Please print exactly the lines running from the one that contains "What distance lies" to the end of the data, with both lines included.

Data entries
..........
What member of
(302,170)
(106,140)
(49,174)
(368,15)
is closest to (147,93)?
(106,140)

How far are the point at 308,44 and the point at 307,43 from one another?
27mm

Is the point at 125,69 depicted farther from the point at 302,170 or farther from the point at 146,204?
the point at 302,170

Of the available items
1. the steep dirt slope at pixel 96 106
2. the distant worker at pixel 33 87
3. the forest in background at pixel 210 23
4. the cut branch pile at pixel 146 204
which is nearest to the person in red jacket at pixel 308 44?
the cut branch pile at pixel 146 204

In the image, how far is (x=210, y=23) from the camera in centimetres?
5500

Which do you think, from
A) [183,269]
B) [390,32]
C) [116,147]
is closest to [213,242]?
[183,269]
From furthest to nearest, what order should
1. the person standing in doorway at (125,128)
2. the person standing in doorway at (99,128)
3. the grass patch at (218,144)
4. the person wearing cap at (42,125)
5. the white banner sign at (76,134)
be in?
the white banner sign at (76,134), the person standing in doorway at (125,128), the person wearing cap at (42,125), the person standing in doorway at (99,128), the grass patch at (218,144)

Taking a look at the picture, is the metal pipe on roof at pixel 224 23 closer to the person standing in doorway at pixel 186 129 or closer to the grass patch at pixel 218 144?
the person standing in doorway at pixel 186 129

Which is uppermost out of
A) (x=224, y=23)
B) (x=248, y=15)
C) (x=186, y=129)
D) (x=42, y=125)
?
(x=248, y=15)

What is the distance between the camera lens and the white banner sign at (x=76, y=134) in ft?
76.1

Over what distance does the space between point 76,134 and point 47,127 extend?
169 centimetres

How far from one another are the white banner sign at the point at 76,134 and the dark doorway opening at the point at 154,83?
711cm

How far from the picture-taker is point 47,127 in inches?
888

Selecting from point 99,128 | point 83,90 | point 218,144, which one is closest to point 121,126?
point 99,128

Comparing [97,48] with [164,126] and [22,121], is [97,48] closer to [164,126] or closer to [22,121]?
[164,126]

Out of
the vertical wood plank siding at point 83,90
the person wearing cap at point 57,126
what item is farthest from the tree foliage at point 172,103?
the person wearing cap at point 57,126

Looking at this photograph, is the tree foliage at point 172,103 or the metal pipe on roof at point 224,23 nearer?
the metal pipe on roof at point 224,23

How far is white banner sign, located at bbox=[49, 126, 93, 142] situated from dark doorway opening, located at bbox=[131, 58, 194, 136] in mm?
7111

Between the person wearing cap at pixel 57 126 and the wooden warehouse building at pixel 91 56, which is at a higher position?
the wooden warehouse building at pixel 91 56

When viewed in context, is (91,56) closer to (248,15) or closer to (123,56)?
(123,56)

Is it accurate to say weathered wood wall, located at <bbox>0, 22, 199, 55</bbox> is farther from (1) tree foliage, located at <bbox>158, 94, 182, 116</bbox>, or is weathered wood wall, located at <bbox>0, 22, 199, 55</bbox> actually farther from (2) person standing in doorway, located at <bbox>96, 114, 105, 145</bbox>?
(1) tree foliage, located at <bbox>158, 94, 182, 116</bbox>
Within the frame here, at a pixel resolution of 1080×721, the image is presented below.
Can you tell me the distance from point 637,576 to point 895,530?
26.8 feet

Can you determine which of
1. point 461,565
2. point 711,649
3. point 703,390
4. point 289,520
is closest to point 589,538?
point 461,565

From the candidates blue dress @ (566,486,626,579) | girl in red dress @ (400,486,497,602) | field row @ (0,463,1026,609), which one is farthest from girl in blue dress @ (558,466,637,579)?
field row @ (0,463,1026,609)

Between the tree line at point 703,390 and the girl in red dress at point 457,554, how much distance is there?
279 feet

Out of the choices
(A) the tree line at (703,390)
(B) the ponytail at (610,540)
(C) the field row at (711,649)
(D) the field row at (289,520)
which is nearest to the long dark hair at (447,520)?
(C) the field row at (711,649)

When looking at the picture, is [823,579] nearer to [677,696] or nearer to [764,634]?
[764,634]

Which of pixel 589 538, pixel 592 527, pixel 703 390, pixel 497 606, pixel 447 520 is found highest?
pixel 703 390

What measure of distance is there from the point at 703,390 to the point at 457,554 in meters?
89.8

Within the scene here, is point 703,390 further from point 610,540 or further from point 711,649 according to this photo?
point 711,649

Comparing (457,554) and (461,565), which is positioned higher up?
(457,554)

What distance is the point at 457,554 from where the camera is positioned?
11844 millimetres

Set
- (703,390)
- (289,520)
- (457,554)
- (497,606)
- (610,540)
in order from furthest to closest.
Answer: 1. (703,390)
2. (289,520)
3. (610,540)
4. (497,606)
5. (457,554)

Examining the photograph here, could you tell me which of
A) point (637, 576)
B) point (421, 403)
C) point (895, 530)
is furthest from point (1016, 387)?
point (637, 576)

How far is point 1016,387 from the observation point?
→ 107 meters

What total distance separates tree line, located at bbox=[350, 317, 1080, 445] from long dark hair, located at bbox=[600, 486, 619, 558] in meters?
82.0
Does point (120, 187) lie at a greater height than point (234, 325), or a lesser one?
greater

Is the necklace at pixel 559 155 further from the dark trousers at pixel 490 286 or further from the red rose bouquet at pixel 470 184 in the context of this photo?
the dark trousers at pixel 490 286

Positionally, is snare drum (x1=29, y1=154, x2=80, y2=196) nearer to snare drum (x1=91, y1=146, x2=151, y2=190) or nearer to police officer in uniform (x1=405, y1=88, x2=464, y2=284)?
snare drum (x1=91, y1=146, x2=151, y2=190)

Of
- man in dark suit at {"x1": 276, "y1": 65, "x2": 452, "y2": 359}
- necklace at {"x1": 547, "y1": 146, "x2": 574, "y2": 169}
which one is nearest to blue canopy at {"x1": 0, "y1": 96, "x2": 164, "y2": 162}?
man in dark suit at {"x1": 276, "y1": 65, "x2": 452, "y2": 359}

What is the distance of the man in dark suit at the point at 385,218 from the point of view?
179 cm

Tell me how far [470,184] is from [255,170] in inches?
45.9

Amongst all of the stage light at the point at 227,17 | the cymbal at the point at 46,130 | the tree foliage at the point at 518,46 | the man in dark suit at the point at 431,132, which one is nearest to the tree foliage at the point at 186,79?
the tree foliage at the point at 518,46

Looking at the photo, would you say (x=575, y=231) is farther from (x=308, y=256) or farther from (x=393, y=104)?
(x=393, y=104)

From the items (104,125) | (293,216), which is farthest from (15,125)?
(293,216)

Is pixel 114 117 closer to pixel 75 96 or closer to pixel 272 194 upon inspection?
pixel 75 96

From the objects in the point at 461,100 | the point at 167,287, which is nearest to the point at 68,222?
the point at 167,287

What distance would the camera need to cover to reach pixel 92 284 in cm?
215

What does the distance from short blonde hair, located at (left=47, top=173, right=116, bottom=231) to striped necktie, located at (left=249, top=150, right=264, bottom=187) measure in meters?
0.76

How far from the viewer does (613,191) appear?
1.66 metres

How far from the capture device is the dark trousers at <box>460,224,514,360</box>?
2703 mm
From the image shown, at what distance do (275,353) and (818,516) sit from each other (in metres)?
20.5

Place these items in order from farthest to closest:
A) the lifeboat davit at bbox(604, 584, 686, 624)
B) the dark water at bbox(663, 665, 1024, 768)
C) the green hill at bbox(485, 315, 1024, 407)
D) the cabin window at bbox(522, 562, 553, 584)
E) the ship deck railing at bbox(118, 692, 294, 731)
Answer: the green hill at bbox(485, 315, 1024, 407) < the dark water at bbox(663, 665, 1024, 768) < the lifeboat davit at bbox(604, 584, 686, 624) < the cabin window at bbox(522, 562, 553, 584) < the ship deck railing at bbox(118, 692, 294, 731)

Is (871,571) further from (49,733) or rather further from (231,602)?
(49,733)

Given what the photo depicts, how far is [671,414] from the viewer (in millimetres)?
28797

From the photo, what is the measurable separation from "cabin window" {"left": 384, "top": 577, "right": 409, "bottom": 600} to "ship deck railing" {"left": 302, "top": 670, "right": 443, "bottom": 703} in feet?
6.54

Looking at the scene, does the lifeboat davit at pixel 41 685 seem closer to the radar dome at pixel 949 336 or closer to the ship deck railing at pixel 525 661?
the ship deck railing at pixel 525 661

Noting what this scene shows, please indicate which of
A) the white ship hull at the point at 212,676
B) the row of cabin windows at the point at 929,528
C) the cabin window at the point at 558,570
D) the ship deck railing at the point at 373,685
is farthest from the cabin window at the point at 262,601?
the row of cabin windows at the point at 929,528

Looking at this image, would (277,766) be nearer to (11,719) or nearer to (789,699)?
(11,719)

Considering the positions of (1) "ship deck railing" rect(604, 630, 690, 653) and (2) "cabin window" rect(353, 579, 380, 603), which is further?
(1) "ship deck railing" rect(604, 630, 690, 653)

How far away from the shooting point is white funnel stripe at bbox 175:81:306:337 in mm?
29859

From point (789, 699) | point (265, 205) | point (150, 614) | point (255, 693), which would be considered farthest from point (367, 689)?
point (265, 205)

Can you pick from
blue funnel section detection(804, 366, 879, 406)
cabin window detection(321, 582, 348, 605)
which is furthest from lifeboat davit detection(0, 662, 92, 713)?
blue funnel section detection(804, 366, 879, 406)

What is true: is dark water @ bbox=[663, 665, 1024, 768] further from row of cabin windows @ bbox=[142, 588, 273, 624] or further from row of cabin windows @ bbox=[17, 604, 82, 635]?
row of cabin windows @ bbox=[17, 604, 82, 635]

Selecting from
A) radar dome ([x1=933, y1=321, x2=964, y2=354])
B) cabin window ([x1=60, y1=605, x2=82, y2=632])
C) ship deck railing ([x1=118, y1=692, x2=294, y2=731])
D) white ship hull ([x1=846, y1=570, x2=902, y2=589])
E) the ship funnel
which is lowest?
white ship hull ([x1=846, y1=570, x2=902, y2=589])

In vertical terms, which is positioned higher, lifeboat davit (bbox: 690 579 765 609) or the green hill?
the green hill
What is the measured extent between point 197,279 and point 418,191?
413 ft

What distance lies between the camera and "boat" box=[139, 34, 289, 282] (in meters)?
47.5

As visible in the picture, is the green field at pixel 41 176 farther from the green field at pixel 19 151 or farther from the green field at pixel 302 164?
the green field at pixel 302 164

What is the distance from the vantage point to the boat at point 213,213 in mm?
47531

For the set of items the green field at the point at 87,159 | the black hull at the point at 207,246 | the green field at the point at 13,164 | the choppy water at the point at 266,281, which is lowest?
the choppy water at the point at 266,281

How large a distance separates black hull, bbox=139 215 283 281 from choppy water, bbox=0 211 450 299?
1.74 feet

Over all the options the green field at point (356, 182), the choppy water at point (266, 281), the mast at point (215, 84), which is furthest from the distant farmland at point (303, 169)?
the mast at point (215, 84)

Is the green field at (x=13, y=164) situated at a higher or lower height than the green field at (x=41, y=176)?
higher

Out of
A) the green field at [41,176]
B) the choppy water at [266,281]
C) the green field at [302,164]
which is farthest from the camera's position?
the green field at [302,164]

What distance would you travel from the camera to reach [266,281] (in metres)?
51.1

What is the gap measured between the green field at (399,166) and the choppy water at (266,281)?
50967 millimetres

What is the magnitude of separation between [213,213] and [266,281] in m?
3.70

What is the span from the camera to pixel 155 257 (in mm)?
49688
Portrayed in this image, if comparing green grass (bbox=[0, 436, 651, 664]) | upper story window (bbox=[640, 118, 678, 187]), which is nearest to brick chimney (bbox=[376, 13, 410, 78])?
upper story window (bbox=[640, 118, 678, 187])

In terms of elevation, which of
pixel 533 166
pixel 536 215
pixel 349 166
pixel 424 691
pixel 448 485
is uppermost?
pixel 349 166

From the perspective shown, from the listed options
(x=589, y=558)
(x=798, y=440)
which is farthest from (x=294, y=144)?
..........
Full answer
What distance lies between the camera and "boat" box=[139, 34, 289, 282] (in meters)?
47.5

As visible in the picture, is the green field at pixel 41 176 farther from the green field at pixel 19 151 or farther from the green field at pixel 302 164?
the green field at pixel 302 164

What is the distance from the vantage point to the boat at point 213,213 in mm?
47531

For the set of items the green field at the point at 87,159 | the black hull at the point at 207,246 | the green field at the point at 13,164 | the choppy water at the point at 266,281, which is lowest?
the choppy water at the point at 266,281

How large a distance separates black hull, bbox=139 215 283 281 from choppy water, bbox=0 211 450 299?
1.74 feet

Over all the options the green field at point (356, 182), the choppy water at point (266, 281), the mast at point (215, 84), which is furthest from the distant farmland at point (303, 169)?
the mast at point (215, 84)

Is the green field at (x=13, y=164) situated at a higher or lower height than the green field at (x=41, y=176)?
higher

Out of
A) the green field at [41,176]
B) the choppy water at [266,281]
C) the green field at [302,164]
which is farthest from the camera's position?
the green field at [302,164]

What distance would you travel from the camera to reach [266,281] (in metres)?
51.1

What is the gap measured between the green field at (399,166) and the choppy water at (266,281)?
50967 millimetres

What is the magnitude of separation between [213,213] and [266,281] in m?
3.70

What is the span from the camera to pixel 155 257 (in mm)?
49688
Portrayed in this image, if comparing green grass (bbox=[0, 436, 651, 664]) | upper story window (bbox=[640, 118, 678, 187]), which is nearest to brick chimney (bbox=[376, 13, 410, 78])?
upper story window (bbox=[640, 118, 678, 187])

In terms of elevation, which of
pixel 533 166
pixel 536 215
pixel 349 166
pixel 424 691
pixel 448 485
is uppermost?
pixel 349 166

From the perspective shown, from the listed options
(x=589, y=558)
(x=798, y=440)
which is farthest from (x=294, y=144)?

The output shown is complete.